生命のもととなった物質は、一体どこでどのようにして作られ、どうやって地球にもたらされたのか。この興味深い疑問に関する研究成果が発表された。生命誕生につながる化学的なプロセスは、恒星や惑星をも生み出す巨大なガス雲の中で地球誕生以前に始まっていたいうのだ。また、生命に欠かせない重要な物質である窒素に着目した研究から、なぜ彗星や隕石の中に窒素分子が検出されないのかという疑問に1つの答えが出された。


生命分子の起源は星間雲

(宇宙で起きる化学的な物質サイクルの概念図 (グリーンバンク望遠鏡と8つの新しい分子の構造

(上)宇宙で起きる化学的な物質サイクルの概念図(提供:Bill Saxton, NRAO/AUI/NSF)、(下)グリーンバンク望遠鏡と8つの新しい分子の構造。ともにクリックで拡大(提供:NRAO/NSF)

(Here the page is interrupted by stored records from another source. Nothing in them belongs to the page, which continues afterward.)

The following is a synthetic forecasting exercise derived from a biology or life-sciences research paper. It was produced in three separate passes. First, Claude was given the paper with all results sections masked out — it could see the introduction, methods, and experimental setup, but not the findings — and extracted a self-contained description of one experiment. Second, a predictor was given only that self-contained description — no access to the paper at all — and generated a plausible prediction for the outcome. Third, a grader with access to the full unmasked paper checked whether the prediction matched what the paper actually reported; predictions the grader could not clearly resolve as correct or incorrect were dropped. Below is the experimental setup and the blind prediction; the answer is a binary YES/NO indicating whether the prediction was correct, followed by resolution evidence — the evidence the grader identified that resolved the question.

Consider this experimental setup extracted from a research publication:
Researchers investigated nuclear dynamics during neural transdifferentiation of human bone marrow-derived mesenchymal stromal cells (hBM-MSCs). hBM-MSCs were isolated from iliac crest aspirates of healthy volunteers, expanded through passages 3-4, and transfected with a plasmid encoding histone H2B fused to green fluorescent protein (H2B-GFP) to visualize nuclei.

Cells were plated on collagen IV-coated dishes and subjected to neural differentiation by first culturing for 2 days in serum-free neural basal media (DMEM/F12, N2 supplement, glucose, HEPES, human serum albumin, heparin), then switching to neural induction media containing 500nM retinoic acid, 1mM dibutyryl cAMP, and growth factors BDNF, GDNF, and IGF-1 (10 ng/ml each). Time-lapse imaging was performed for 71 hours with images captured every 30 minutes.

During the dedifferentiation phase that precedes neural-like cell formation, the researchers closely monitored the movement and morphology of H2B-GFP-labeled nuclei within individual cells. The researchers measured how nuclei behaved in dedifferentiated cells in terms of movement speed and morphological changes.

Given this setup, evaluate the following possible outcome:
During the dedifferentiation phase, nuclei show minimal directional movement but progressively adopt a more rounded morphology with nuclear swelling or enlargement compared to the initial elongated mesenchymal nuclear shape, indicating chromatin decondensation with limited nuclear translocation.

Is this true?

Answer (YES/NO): NO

グリーンバンク望遠鏡の観測で、星間雲中に生命に関連のある8つの新たな分子が発見された。この分子の発見から、生命誕生に関わるプロセスは特別な環境下で引き起こされるのではなく、宇宙的規模でたえず進行している可能性が示された。

NASAのゴダード宇宙センターの研究チームが発表した内容によれば、われわれの地球が形成される以前からすでに、生命誕生につながる化学的なプロセスが、恒星や惑星をも生み出す巨大なガス雲の中で始まっていたというのだ。

グリーンバンク望遠鏡によって星間雲の中に発見された分子は全部で141種。内8つが新しい分子である。発見された8つの分子はすべて炭素を含んでおり、6から11個の原子から構成されている。実際、約9割の星間分子は炭素を含んでおり、炭素は有機物に分類される。このことが示すのは、生命に関わるような化学的な進化がたえずガスやちりの中で進んでいるということだ。

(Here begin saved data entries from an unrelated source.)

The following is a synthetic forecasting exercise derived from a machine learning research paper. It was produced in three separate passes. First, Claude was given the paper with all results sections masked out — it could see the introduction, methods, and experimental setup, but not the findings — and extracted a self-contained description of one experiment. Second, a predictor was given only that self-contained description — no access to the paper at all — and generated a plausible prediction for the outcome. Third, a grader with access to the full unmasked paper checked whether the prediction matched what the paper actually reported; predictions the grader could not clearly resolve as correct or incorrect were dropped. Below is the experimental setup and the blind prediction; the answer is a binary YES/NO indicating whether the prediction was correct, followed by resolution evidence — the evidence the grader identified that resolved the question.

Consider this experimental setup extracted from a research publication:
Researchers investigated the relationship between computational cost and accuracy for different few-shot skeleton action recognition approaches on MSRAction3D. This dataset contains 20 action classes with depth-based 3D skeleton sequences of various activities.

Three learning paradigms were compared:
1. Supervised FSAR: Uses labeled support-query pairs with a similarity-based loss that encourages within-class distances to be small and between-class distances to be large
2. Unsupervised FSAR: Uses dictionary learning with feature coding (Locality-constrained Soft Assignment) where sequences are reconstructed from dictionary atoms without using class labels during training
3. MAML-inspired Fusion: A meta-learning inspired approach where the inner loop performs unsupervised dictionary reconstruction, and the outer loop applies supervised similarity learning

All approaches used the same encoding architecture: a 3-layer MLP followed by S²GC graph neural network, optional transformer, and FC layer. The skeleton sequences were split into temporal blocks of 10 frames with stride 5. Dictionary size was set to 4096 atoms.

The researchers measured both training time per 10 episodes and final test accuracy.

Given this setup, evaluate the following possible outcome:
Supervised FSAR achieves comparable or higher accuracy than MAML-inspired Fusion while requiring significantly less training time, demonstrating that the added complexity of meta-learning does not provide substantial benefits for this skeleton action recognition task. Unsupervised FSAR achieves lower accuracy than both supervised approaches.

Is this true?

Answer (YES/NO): NO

生命のもととなる物質が宇宙でどのようにして作られたのかという疑問の答えを探そうと、35年間にわたって宇宙空間における複雑な分子探しが行われてきたが、「今回の発見は、長年のなぞ解決へ向けた重要な功績といえるだろう」と研究チームリーダーであるNASAのゴダード宇宙センターのJan M. Hollis氏は話している。

生命のもとは、やはり彗星の中にあった?

一方、ミシガン大学とハーバードスミソニアン宇宙物理センターの研究家は、彗星内部に生命を作るもととなる分子が存在しているのではないかという研究結果を発表した。

なぜ、窒素分子が彗星や隕石の中に検出されないのか、これは長年科学者を悩ませてきた。彗星は、初期の太陽系を漂っていたガス雲の中に存在していた。この雲の中に窒素が分子の形で存在しており、彗星も窒素分子を含んでいるはずと考えられているからだ。また、冷たく暗い太陽系の外で生まれたことから、太陽系形成時の影響も化学的にはほとんど受けていないはずなのだ。

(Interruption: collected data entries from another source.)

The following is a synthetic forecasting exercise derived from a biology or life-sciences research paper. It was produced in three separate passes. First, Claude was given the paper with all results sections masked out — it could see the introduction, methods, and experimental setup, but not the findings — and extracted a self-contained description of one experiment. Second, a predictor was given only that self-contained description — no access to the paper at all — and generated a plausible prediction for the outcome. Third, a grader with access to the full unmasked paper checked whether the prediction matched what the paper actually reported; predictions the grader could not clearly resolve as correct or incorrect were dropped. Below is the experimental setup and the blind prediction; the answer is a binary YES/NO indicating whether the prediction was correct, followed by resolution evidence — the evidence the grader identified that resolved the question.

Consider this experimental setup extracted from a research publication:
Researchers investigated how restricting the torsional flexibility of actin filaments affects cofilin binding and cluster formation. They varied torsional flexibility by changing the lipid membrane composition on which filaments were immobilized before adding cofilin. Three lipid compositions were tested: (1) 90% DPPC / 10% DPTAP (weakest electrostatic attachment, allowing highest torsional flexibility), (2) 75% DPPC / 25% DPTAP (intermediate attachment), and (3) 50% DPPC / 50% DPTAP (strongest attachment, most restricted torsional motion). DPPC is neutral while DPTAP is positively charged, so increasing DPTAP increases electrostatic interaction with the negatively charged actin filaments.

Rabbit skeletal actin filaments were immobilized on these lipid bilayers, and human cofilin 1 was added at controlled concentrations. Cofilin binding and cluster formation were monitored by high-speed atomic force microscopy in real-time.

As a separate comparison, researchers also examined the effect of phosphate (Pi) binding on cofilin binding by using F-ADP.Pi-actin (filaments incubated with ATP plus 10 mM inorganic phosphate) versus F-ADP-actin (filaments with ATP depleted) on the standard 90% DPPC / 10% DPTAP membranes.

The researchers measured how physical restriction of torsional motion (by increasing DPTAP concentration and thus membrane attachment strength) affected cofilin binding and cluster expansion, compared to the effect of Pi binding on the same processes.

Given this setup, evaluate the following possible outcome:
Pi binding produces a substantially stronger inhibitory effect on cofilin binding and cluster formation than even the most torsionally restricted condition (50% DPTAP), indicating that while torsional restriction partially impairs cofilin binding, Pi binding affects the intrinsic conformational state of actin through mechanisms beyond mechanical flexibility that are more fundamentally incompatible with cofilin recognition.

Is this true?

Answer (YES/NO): NO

彗星を作るもととなったガス雲に窒素分子が存在しない理由について、ミシガン大学の研究家たちは次のような答えを出している。その理由は、ガス雲の中の窒素のほとんどは原子の形で存在していて、決して以前から考えられてきたように分子の形ではないためだというのだ。

彼らによるシナリオは、はるか昔に地球上で、彗星がもたらした窒素を含んだ分子によって生命誕生の最初の引き金が引かれ、やがて分子は複雑な構造へと変化したというものだ。多くの生命体分子は単純なものも複雑なものも、すべて窒素をもっている。窒素原子から複雑な分子を形成するのは容易なのだ。代表格であるアミノ酸をはじめ、すべてのDNAを構成する塩基は、窒素を含んでいる。さらにいえば、もっとも単純な物質の形である原子の形の窒素は、より相互作用しやすく、このことは生命を誕生させるもととなる複雑な物質も宇宙においては簡単に形成されるということになる。そして、形成された複雑な物質が彗星によって地球にもたされたと考えられるわけだ。